In GLRLM, the homogeneous dimension runs to a gray level. It is defined with directions and texture indices attained from the matrix like short run, long run, gray level non‐uniformity, run-length non‐uniformity, run ratio, lower gray level run, higher gray level run, short run low gray level, short run high gray level, long run low gray level and long run high gray level. The module \(\left( {a, b} \right)\) of GLRLM is equivalent to homogeneous runs of \(b\) pixels with intensity \(a\) from the image i.e., GLRLM \(\left( {a,b} \right)\). Considering the GLRM matrix with features as previously defined, the features and directions could be accomplished from all the images.

Where \(Q\left( {{\text{a}},{\text{b}}} \right)\) denotes a GLRM matrix, \(a\) depicts a gray level, \(b\) illustrates run length and \(S\) indicates the sum of entire values in GLRM matrix.

$$Short\;run = \sum\limits_{a} {\sum\limits_{b} {\left( {Q\left( {a,b} \right)/b^{2} } \right)/S} }$$
(11)
$$Long\;run = \sum\limits_{a} {\sum\limits_{b} {0^{2} Q\left( {a,b} \right) ) /S} }$$
(12)
$$Graylevel\;non{ - }uniformity = \sum\limits_{a} {,\left( {\sum\limits_{b} {Q\left( {a,b} \right)} } \right)^{2} /S}$$
(13)
$$Run\;length\;non{ - }uniformity = \sum\limits_{b} {,\left( {\sum\limits_{a} {Q\left( {a,b} \right)} } \right)^{2} /S}$$
(14)
$$Run\;ratio = \sum\limits_{a} {\sum\limits_{b} {S/bQ\left( {a,b} \right)} }$$
(15)
$$Low\;gray\;level\;run = \sum\limits_{a} {\sum\limits_{b} {Q\left( {a,b} \right)/Sa^{2} } }$$
(16)
$$High\;gray\;level\;run = \sum\limits_{a} {\sum\limits_{b} {a^{2} Q\left( {a,b} \right)/S} }$$
(17)
$$Short\;run\;low\;gray\;level = \sum\limits_{a} {\sum\limits_{b} {Q\left( {a,b} \right)/Sb^{2} a^{2} } }$$
(18)
$$Short\;run\;high\;gray\;level = \sum\limits_{a} {\sum\limits_{b} {a^{2} Q\left( {a,b} \right)/Sb^{2} } }$$
(19)
$$Long\;run\;low\;gray\;level = \sum\limits_{a} {\sum\limits_{b} {b^{2} Q\left( {a,b} \right)/Sa^{2} } }$$
(20)

LBP features

LBP is referred to as a statistical method used in image processing to examine the image features.
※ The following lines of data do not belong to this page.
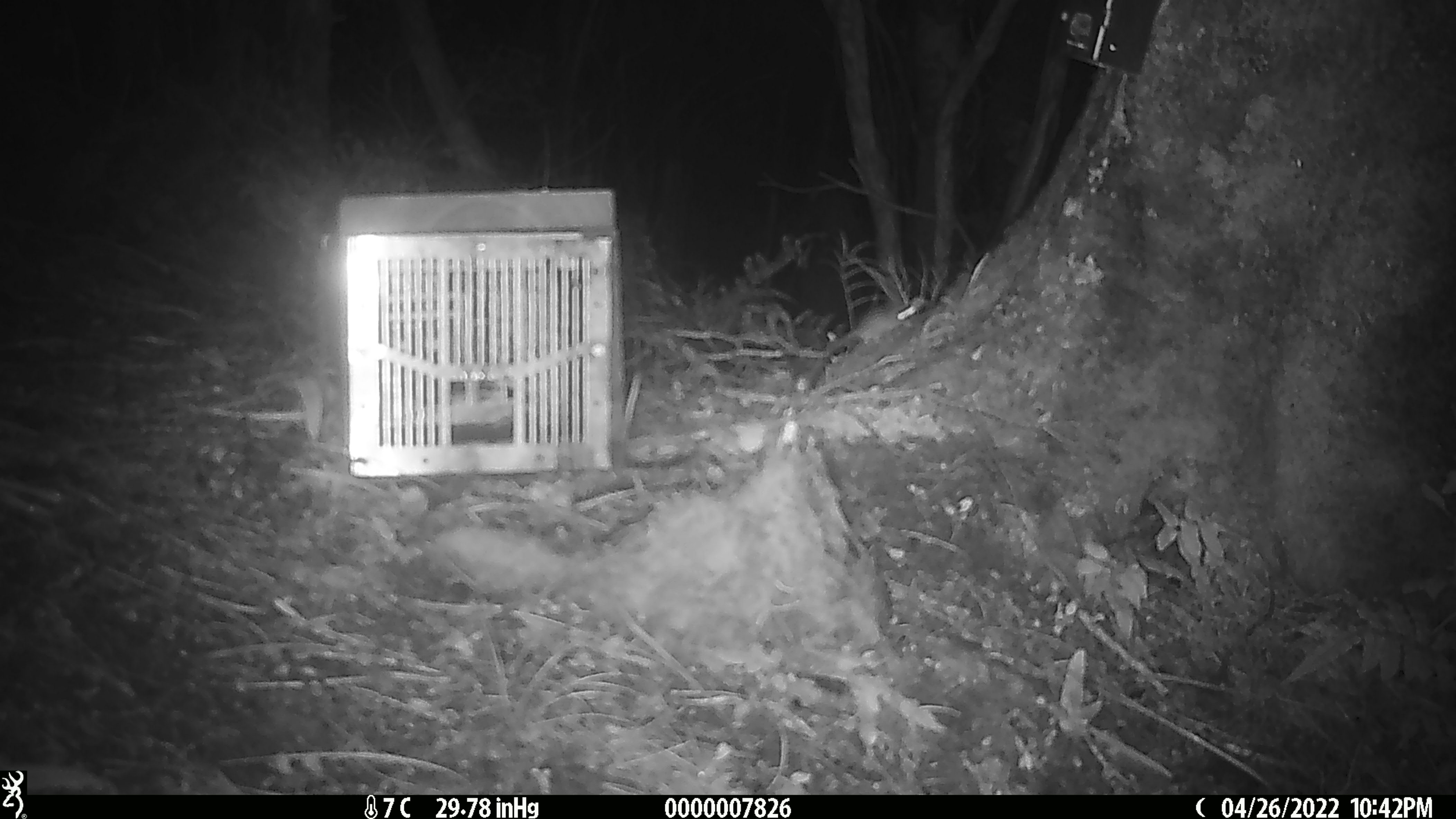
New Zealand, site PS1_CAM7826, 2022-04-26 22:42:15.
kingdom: Animalia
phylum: Chordata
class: Mammalia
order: Rodentia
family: Muridae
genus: Mus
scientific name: Mus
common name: mouse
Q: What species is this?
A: Mouse (Mus).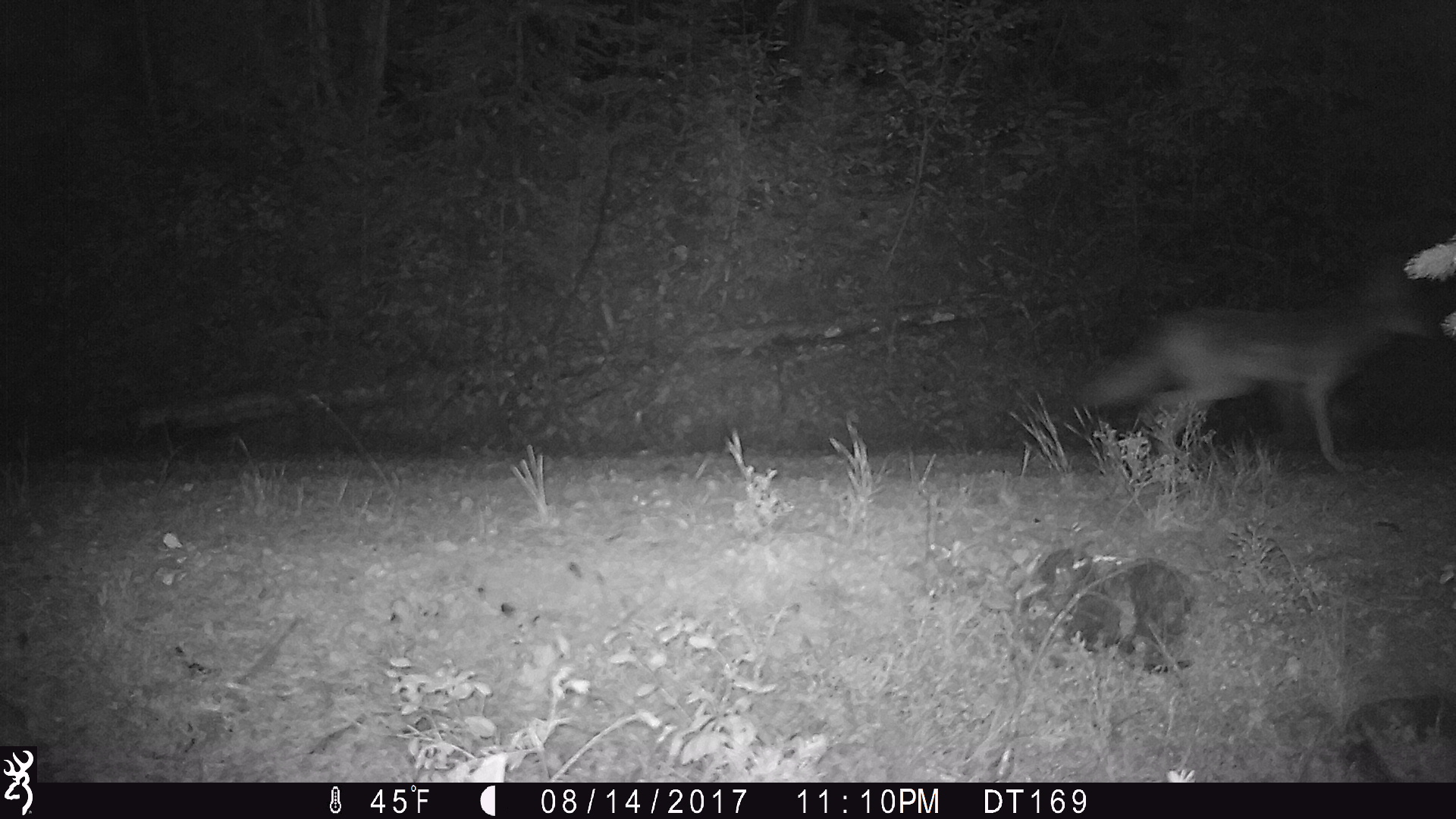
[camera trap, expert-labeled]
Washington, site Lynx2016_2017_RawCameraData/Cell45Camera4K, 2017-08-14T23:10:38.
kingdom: Animalia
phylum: Chordata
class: Mammalia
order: Carnivora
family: Canidae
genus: Canis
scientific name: Canis latrans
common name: coyote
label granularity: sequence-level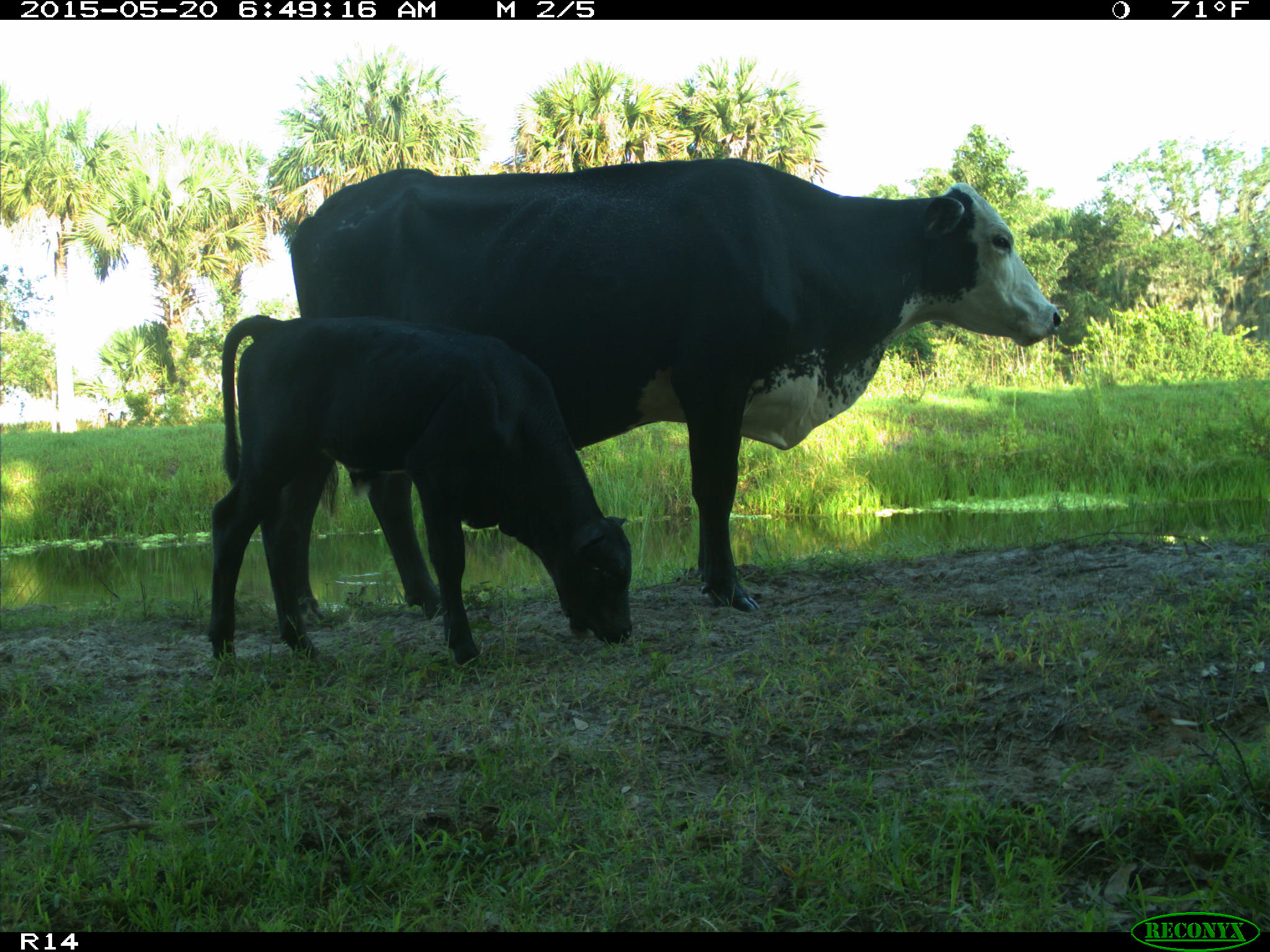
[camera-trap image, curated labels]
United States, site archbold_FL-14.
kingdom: Animalia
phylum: Chordata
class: Mammalia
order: Artiodactyla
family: Bovidae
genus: Bos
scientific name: Bos taurus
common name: domestic cow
It is executed mainly in computer vision applications. The operator develops a binary value \(S\left( {f_{P} - f_{c} } \right)\) for all pixels than center pixel \(\left( f \right)\) and surrounding pixels \(f_{P} = \left( {P = 0,1, \ldots , 7} \right)\) over \(3 \times 3\). LBP measures are carried out through binarization amongst the neighbours of pixels in all images by applying a function (Eq. (21)).

$$LBP_{P,R} \left( {x_{C} } \right) = \mathop \sum \limits_{p = 0}^{P - 1} \mu \left( {x_{p} - x_{c} } \right)2^{p} , \mu \left( y \right) = \left\{ {\begin{array}{*{20}c} {1,} & {y \ge 0} \\ {0,} & {{\text{y}} < 0} \\ \end{array} } \right.$$
(21)

In \(LBP_{P,R}\) equation, \(R\) refers to radius and species of the distance from nearest pixels to intermediate pixels. However, \(P\) implies the count of neighbor pixels. Uniform patterns are determined as binary LBP code i.e., 0–1 or 1–0 and the count of transition is 2. Uniform patterns determine the textures namely, spot, edge, and corner. It is also arranged as \(\left( {P - 1} \right)P + 2\) uniform patterns.

Optimal feature selection using PSO algorithm

Once the features are derived by three models, the optimum number of features is selected using PSO algorithm. It is based on bird flocking or fish shoaling nature. Every bird is signified as a point in Cartesian coordinate system which is allocated with primary velocity and position in a random fashion. Followed by, the system with adjacent proximity velocity maps the rule and is composed of similar speed as it is considered as the nearest neighbour. This method is elegant and is artificially configured with a random variable which is then included for increasing the efficiency. Besides, the closest proximity velocity match speed is enclosed with a random parameter that develops an overall simulation.

Heppner developed a cornfield method to simulate the foraging behaviour of a flock of birds. When a “cornfield model” is considered for a plane that includes food’s place, the birds are distributed randomly on the plane at initial stages. To identify the position of food, the birds are shifted according to the procedure.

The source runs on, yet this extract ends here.